Os ursos polares agora chegam à costa quase um mês antes do que na década de 1990, disse Aars. Se chegarem antes da eclosão dos ovos das aves marinhas, podem destruir até 90% dos ninhos, acrescentou.

Os encontros humanos também estão a aumentar, com mais avistamentos perto de Ny-Alesund do que há cinco a ten anos. A cidade agora emprega guardas armados para patrulhar seu perímetro. Em julho deste ano, um urso macho de 4 anos foi baleado e morto perto do assentamento depois que foi determinado que representava uma ameaça para os humanos.
Desde que a caça ao urso polar foi proibida em 1973, a população de ursos em Svalbard recuperou e estabilizou. Alguns ursos estão até recolonizando áreas que abandonaram há um século, e Svalbard é considerado um dos melhores lugares para ver ursos polares em qualquer lugar do Ártico.

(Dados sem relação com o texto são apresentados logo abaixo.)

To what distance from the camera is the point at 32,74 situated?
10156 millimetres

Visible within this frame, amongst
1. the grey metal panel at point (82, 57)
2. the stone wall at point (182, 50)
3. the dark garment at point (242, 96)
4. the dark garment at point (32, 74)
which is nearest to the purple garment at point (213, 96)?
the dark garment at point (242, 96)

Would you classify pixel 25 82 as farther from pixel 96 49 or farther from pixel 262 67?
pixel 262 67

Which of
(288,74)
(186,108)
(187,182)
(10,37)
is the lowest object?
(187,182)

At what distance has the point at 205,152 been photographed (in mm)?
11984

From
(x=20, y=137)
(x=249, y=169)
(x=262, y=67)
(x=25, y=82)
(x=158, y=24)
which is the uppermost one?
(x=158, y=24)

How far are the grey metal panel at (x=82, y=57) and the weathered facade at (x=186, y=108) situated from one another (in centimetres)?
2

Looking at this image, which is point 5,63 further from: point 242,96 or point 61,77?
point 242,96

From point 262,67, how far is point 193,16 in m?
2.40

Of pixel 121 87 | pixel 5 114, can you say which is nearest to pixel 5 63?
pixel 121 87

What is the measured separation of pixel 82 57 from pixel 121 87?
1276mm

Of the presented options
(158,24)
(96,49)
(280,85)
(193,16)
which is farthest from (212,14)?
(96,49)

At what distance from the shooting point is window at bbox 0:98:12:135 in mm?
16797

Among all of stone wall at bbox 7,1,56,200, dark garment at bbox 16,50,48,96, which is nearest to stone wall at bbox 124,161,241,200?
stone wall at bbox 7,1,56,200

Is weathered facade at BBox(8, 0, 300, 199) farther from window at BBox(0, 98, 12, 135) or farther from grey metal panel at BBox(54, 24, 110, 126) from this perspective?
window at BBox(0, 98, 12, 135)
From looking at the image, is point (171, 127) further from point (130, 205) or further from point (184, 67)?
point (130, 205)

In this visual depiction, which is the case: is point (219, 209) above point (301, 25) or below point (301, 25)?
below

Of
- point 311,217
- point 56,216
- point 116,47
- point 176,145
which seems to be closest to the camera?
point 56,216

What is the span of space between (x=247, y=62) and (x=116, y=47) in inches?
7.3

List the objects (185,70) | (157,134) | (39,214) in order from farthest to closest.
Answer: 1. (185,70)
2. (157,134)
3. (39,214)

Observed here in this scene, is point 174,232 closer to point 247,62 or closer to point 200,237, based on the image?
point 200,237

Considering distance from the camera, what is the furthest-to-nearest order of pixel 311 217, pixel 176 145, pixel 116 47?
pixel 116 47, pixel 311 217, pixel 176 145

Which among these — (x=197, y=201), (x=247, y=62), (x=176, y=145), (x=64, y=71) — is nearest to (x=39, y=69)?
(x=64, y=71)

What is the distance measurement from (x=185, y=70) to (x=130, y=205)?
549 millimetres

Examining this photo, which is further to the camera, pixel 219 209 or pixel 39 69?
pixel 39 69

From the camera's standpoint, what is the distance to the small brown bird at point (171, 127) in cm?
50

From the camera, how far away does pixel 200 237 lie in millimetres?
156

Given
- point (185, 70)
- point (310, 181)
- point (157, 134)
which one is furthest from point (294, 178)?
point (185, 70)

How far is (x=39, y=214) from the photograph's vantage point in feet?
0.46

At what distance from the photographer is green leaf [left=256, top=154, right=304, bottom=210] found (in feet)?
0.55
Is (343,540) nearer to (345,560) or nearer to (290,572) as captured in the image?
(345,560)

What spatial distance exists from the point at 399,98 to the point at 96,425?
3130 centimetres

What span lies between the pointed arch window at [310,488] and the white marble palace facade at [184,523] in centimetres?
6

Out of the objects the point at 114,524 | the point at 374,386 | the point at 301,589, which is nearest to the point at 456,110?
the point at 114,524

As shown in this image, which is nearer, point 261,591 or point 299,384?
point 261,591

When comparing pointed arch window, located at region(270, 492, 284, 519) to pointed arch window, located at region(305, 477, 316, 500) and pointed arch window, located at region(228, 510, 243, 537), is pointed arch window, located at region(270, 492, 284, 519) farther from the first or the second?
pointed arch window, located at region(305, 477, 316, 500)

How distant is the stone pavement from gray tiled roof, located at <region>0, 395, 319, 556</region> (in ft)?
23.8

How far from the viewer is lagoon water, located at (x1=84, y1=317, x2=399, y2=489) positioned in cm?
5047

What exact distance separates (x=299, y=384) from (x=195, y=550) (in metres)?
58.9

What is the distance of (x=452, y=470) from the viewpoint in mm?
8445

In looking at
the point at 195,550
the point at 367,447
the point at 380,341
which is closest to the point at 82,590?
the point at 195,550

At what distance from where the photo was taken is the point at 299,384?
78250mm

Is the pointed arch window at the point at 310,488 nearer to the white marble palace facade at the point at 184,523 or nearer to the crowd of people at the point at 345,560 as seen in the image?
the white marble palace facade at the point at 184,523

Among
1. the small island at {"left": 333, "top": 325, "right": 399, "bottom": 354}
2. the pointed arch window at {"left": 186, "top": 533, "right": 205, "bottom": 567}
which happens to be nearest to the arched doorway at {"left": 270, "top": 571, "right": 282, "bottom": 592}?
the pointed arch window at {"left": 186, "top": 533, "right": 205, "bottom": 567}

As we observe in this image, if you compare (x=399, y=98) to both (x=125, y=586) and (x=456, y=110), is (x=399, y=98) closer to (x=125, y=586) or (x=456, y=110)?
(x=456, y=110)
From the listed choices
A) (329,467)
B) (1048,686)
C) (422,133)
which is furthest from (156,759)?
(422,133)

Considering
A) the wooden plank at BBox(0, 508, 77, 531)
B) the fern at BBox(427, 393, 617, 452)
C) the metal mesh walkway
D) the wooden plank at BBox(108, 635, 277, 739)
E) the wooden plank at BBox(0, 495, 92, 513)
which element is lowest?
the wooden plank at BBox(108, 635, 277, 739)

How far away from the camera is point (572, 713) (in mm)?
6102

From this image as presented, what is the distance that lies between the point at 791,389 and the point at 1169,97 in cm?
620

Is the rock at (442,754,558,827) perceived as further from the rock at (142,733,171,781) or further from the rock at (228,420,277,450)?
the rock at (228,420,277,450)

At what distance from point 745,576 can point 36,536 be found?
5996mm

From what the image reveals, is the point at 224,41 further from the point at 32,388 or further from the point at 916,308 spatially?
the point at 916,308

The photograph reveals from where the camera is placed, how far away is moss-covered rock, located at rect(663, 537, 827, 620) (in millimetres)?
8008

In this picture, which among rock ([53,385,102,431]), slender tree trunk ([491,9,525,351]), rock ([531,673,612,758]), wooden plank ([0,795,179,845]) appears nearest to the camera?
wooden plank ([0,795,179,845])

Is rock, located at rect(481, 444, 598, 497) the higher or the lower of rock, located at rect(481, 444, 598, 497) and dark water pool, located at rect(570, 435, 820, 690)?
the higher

Durante a temporada de três meses de caça às focas, os ursos obtêm cerca de 70% das suas necessidades anuais de energia. Neste momento, complementam a sua dieta com carne de rena, ovos de aves, erva e algas marinhas.
Aars não tem certeza se esses alimentos alternativos fornecerão nutrição suficiente se os ursos comerem menos focas ao longo do tempo.
Do outro lado do Ártico, na Baía de Hudson, no Canadá, as populações de ursos polares estão a diminuir. Temporadas mais longas sem gelo os deixaram muito escassos, muito cedo, levando muitos à fome.
“Acho que muito do que temos hoje será perdido”, disse Aars.
Ainda assim, ele acredita que alguns ecossistemas sobreviverão em alguns lugares, ou darão lugar a novos, com diferentes espécies e comportamentos emergindo em resposta a um mundo mais quente.
“Sou menos pessimista do que outros”, disse Aars. “Acho que teremos ursos polares em partes do Ártico num futuro muito distante.”
Este artigo apareceu originalmente em O jornal New York Occasions.